Hooligans wollen sich in Köln treffen

Das Netzwerk Hooligans gegen Salafisten” (HOGESA) ruft für den 26.10.2014 nach Köln auf. Seit über einem Jahr sind rechtsextreme Hooligans dabei, sich über ein Internetforum neu zu formieren und zusammenzuschliessen. Sie gaben an, sich gegen radikale Islamisten und Salafisten stellen zu wollen. Hinter den Slogen “Deutsche, die sich was trauen” verbergen sich nicht “nur” gewaltbereite Fußballfans, sondern faschistische Personen und Organisationen wie die “Die Rechte” und Funktionäre Michael Brück und Siegfried “SS-Siggi” Borchardt. In den vergangenen Wochen sammelten sich diese rassistische Hooligans in Dortmund und in Frankfurt. Bei diesen Versammlungen waren sowohl NPD Funktionäre wie auch “Pro NRW” – Funktionäre zu sehen. Es wurde auch öffentlich, daß die “Pro NRW”, die Aktion angemeldet habe und der Funktionär der “PRO NRW”, Dominik Roesler, offiziell stellvertretender Regionalleiter West des Netzwerkes sei. Auch wenn die Hooligans aus der gesammten Bundesrepublik zusammenkommen, kommt doch der Großteil aus dem Ruhrgebiet und Baden-Württemberg. Die Zentrale Informationsstelle Sporteinsätze (ZiS) der Polizei Nordrhein-Westfalen nennt die Zahl der rechtsextremnn Hooligans an die 400.
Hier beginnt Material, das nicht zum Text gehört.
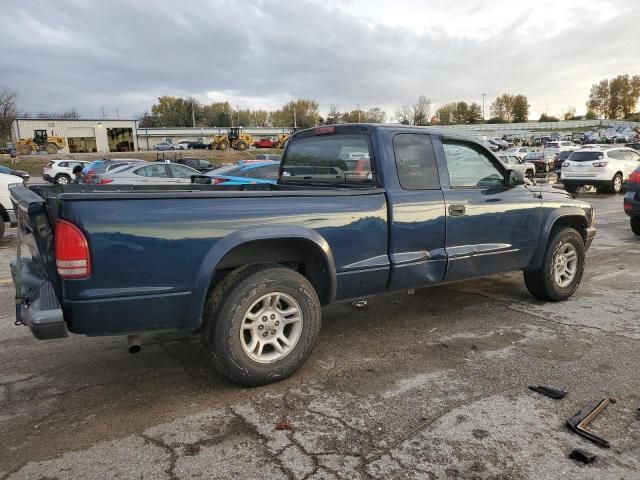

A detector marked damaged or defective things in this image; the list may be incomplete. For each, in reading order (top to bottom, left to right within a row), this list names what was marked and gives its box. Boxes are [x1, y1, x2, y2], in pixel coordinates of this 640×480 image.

cracked pavement [1, 193, 640, 478]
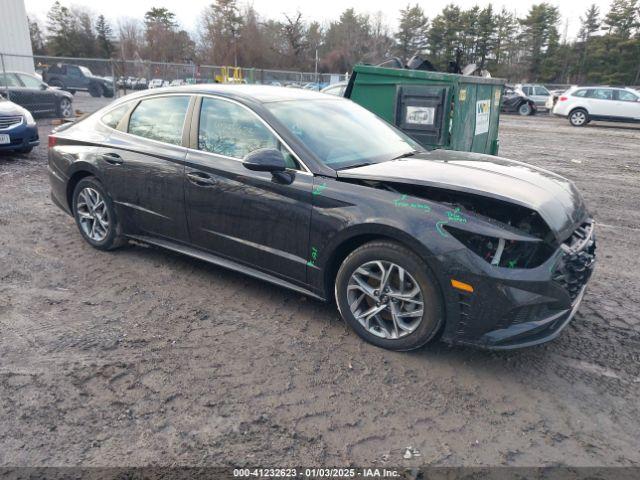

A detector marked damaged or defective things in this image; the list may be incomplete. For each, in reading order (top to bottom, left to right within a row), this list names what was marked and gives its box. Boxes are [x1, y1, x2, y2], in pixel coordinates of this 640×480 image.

Gegen den geplanten Auftritt der Hooligans in Köln am 26. Oktober, rufen auch Antifaschistischen Gruppen zu Protest gegen das Neonazi-und Hooligantreffen auf. In dem Aufruf heisst es: Bei HOGESA handelt es sich um den seit Langem größten Versuch, von Neonazis innerhalb der Hooligan und Fussball-Fanszene an Einfluss zu gewinnen. Wer dort als vermeintlich unpolitischer Hooligan oder Fussballfan hingeht, geht den Vereinahmungsversuchen von Neonazis und extrem rechten Parteifunktionären auf den Leim! Bei ähnlichen Treffen in Frankfurt und Dortmund bedrohten Teilnehmer wiederholt Migrantinnen und Migranten, beleidigten sie mit rassistischen Sprüchen. Auch bei dem für den 26.10 in Köln geplanten Treffen ist mit rassistischen Übergriffen und Bedrohungen zu rechnen. Daher rufen antifaschistische Gruppen und Initiativen dazu auf, gegen das Neonazi- und Hooligan-Grosstreffen zu protestieren.